Questions: Differentiability in Multivariable Functions
5 questions to test your understanding
Score: 0 / 5
Question 1 Multiple Choice
Function f has both partial derivatives fₓ(0,0) = 0 and f_y(0,0) = 0, yet f is not continuous at (0,0). What does this imply?
AThis is impossible — if both partial derivatives exist, continuity is guaranteed
Bf is differentiable at (0,0) because both partial derivatives exist
Cf is not differentiable at (0,0), since differentiability implies continuity and continuity fails
Df is differentiable but the tangent plane formula does not apply
Differentiability is a strictly stronger condition than the existence of partial derivatives. The hierarchy is: differentiable ⟹ continuous ⟹ (partial derivatives may exist). Since differentiability implies continuity, if continuity fails at (0,0) then differentiability must also fail — regardless of whether partial derivatives exist. This example illustrates that partial derivatives only measure rates of change along the coordinate axes; they say nothing about behavior in diagonal or other directions.
Question 2 Multiple Choice
Which of the following is a sufficient condition that guarantees a function f(x,y) is differentiable at (a,b)?
ABoth partial derivatives fₓ and f_y exist at (a,b)
Bf is continuous at (a,b)
CBoth partial derivatives fₓ and f_y exist and are continuous in a neighborhood of (a,b)

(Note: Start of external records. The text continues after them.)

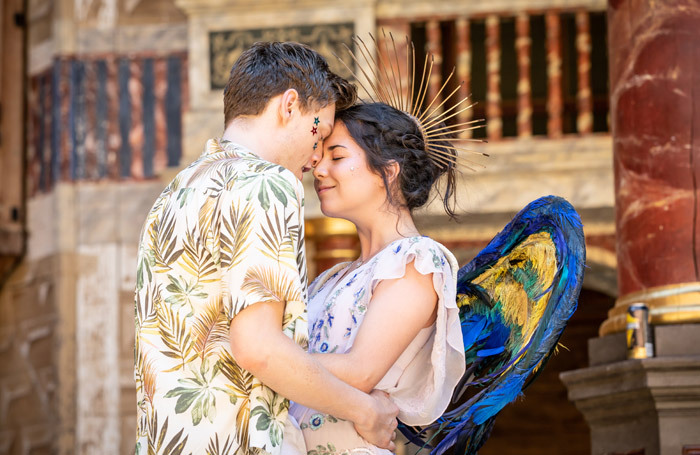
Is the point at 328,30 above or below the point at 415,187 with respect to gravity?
above

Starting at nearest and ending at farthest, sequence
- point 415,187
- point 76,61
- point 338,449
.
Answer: point 338,449
point 415,187
point 76,61

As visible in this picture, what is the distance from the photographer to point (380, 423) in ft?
8.49

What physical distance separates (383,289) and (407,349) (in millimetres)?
165

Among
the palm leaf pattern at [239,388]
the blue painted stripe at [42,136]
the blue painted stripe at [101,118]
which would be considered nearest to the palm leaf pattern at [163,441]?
the palm leaf pattern at [239,388]

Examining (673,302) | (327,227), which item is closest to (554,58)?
(327,227)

DThe gradient vector ∇f(a,b) is nonzero
Mere existence of partial derivatives (option A) does not guarantee differentiability — the function could behave badly in non-axis directions. Continuity alone (option B) doesn't imply differentiability either. The reliable sufficient condition is that the partial derivatives *exist and are continuous* in a neighborhood of (a,b). This guarantees the linear approximation works in all directions, not just along the axes.
Question 3 True / False
If f(x,y) is differentiable at (a,b), then both partial derivatives fₓ(a,b) and f_y(a,b) exist.
TTrue
FFalse
Answer: True
Differentiability implies the existence of partial derivatives. The formal definition of differentiability requires that there exist constants L₁ and L₂ such that the linear approximation using L₁h + L₂k vanishes faster than √(h²+k²). When this holds, restricting to h=0 or k=0 recovers the limit definitions of f_y and fₓ respectively — so both must exist and equal L₂ and L₁. The implication goes one way: differentiability ⟹ partial derivatives exist (but not conversely).
Question 4 True / False
If both partial derivatives of f(x,y) exist at most point in ℝ², then f is differentiable at nearly every point in ℝ².
TTrue
FFalse
Answer: False
Existence of partial derivatives does not guarantee differentiability. A classic counterexample: f(x,y) = xy/√(x²+y²) for (x,y) ≠ (0,0) and f(0,0) = 0. Both fₓ(0,0) and f_y(0,0) exist (both equal 0), yet f is not differentiable at the origin because the linear approximation using 0·h + 0·k does not vanish faster than √(h²+k²) when approaching along the line y = x. The partial derivatives only measure axis-aligned rates of change, missing the function's behavior in other directions.
Question 5 Short Answer
Why is the existence of partial derivatives not sufficient to guarantee differentiability in multivariable calculus, when the existence of a derivative is sufficient in single-variable calculus?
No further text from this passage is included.